Clayton Moore and Jay Silverheels are spinning in their
graves. The Lone Ranger was a campy, impossibly heroic TV figure from early
twentieth century radio and TV. He and his faithful Indian friend Tonto were
played enthusiastically by the two aforementioned actors. Moore so identified
with the role that he had trouble letting go of it when the series ended. The series
sought to instill moral virtue in the children who watched and listened to the
stories, and it did a fair job of doing just that despite the fact that modern audiences
will probably find the stories laughable. Although I was a huge Lone Ranger fan as a
child, I find the shows hard to watch today.
The latest installment in the Lone Ranger franchise (which
would be more appropriately titled “Tonto and the Stupid White Man”) flopped at
the box office this past week, and deservedly so. Because it would be tedious
to enumerate everything which is wrong with the movie, I will limit myself to two
critiques.
First: The movie can’t decide what it wants to be. Does it
want to be realistic, with its dirty cowboys, or fantastic, with its impossible
special effects. Galloping a horse from car to car atop a speeding train?
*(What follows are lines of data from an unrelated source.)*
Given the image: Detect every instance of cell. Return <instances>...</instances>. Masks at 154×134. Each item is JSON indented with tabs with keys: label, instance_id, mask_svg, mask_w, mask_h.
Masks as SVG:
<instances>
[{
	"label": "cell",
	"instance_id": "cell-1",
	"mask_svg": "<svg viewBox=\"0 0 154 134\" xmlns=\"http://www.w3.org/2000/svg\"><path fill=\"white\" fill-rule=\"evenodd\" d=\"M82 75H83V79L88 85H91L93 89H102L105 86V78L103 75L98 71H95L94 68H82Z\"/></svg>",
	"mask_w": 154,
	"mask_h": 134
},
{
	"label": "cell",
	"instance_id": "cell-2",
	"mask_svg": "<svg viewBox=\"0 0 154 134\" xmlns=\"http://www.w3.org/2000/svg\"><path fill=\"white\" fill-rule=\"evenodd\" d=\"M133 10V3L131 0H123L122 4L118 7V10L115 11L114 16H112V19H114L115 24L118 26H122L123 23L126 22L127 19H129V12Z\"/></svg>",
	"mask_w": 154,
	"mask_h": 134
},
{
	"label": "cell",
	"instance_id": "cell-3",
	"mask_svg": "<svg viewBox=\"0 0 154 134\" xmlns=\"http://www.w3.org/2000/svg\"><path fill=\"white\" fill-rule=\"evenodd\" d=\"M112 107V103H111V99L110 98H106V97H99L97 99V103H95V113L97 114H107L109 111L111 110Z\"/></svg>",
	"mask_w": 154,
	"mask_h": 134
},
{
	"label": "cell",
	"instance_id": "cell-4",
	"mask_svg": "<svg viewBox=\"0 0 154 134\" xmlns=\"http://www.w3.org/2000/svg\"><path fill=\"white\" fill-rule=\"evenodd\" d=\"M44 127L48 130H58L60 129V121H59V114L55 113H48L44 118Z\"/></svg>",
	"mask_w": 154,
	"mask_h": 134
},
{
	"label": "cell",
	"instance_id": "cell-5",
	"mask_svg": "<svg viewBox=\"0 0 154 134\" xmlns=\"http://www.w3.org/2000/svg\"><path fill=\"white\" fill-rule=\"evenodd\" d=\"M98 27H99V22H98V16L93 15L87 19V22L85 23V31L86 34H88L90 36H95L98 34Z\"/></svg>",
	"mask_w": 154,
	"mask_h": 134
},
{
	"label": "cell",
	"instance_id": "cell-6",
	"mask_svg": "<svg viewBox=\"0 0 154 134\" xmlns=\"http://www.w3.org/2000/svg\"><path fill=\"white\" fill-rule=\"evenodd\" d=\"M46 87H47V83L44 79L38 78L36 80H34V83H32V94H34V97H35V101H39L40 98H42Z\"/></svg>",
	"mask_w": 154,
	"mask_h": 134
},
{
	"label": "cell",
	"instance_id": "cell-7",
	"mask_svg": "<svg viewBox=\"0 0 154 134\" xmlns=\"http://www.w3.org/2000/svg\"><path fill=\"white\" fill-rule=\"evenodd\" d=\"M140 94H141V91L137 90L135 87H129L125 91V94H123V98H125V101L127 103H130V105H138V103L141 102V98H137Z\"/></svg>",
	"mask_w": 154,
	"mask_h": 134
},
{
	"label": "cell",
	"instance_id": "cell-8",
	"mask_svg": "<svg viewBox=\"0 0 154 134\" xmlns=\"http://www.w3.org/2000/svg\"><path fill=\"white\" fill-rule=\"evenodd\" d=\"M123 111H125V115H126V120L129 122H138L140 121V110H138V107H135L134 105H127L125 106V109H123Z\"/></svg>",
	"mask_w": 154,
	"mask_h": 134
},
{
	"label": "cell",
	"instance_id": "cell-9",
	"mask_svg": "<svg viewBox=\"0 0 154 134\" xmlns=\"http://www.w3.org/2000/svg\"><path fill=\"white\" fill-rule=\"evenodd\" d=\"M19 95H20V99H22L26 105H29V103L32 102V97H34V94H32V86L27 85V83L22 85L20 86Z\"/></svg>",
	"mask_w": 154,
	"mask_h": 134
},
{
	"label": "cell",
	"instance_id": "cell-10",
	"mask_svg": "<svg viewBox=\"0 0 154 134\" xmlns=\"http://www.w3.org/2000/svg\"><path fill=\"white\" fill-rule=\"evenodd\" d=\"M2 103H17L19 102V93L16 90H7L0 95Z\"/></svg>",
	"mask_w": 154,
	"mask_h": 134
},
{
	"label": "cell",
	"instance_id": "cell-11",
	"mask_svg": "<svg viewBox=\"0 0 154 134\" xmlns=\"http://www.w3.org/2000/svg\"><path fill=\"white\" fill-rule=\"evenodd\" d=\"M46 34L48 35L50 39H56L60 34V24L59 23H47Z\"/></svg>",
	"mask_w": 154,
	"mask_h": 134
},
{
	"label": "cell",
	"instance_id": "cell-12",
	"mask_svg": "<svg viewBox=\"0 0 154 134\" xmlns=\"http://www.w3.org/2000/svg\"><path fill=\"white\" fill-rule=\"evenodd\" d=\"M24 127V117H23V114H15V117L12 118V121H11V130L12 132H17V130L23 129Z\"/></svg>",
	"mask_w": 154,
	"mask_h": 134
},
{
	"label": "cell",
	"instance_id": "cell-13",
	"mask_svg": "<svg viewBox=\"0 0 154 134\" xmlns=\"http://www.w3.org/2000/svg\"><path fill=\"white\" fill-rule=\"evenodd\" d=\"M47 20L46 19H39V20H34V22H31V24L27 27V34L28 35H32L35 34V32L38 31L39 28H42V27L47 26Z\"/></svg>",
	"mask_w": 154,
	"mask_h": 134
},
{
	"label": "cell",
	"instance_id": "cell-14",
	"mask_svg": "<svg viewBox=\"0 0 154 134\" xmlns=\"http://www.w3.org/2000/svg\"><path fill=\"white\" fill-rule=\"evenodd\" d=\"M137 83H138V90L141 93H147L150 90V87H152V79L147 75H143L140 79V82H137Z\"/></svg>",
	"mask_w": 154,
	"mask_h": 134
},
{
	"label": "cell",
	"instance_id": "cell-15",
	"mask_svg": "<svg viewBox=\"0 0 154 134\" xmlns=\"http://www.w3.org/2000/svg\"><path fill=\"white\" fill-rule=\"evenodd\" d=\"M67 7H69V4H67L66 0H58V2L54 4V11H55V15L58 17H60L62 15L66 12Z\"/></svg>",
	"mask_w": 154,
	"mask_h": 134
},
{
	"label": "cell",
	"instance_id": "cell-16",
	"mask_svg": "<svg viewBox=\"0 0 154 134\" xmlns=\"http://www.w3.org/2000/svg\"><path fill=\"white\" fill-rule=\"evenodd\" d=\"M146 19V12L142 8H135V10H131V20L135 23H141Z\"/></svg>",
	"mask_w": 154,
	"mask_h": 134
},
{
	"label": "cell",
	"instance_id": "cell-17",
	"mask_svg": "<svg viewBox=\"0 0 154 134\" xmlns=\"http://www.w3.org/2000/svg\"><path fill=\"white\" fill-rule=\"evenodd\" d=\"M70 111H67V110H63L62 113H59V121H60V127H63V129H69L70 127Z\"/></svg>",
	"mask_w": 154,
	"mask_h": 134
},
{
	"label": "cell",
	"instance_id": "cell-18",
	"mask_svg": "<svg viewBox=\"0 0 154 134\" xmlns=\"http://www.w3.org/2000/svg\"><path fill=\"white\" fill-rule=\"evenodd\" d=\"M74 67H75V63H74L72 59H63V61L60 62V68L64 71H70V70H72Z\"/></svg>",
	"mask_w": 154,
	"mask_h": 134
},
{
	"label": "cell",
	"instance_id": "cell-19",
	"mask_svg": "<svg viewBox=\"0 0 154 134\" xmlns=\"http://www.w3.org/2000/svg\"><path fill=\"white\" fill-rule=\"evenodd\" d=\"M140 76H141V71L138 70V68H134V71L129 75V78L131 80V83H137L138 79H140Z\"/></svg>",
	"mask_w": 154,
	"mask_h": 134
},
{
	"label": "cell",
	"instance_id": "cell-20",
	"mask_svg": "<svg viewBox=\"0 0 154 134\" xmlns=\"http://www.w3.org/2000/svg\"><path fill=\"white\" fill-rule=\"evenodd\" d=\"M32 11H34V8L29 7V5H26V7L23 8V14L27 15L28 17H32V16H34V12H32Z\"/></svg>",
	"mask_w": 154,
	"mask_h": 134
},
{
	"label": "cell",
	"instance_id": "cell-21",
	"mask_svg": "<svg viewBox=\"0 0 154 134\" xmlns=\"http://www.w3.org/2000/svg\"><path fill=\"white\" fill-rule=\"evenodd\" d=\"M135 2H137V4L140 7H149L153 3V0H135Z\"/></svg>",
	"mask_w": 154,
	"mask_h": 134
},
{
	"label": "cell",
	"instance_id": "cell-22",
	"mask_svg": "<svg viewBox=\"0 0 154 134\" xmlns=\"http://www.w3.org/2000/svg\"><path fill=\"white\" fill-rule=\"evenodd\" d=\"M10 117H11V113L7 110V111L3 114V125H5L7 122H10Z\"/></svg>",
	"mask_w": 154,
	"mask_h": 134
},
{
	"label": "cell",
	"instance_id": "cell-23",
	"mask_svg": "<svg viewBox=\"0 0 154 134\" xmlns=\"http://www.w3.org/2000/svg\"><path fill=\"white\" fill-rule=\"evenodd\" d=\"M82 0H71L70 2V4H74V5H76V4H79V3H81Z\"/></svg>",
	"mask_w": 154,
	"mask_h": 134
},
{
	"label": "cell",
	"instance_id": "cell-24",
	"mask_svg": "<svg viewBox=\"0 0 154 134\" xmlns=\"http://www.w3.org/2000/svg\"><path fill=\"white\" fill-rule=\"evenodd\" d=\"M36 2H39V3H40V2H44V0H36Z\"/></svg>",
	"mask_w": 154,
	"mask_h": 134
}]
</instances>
Preposterous. All fiction requires a certain amount of willing suspension of
disbelief, but this movie demands large doses of willing suspension of sanity. Does
it want to be funny, with an eccentric, wisecracking Tonto, or does it want to
be disgusting, with a cannibal for a villain? How can the Lone Ranger go from a
bumbling nincompoop with an aversion to guns one minute to a sure-shot master
horseman and gunfighter the next?
Second: The movie seems to channel every postmodern media cliché
in the book. We have already mentioned that the hero, whom Tonto repeatedly
calls a “stupid white man,” is a bumbling nincompoop. Tonto himself, although somewhat more competent than the Lone Ranger, is a raving lunatic. The male nincompoop
appears to be the new comedic stereotype (e.g. Ray Barone and Tim the Tool Man
Taylor who must continually be whipped into shape by their more intelligent
wives). The stereotyping of men goes a little further than the good-guy
nincompoop. The movie also follows the postmodern stereotype for villains. The careful
(and not-so-careful) observer cannot help but notice that all the competent
white males in the movie are villains (the cannibal outlaw, the robber baron
railroad man, the General Custer clone who needlessly slaughters innocent
Indians). The exception which proves this rule is the Lone Ranger’s competent brother,
who might be considered heroic if you overlook the fact that his neglect of
wife and child is borderline criminal.
The problem with such stereotyping has been loudly trumpeted
in the case of fashion models. We see nothing but incredibly thin women as
fashion models and we expect all women to be incredibly thin. Women wind up
jeopardizing their health by trying to be too thin. We see men portrayed as
nothing but nincompoops or villains on television and in the movies, and sooner
or later people start believing that all men are either nincompoops or villains.
I’m willing to bet that many foreigners
who digest a steady dose of American media actually believe that American men
are all villainous nitwits.
Having said all this, I will admit that I found the movie mildly amusing. Save your money, however, and wait until it comes out on Netflix and pay-per-view to watch it.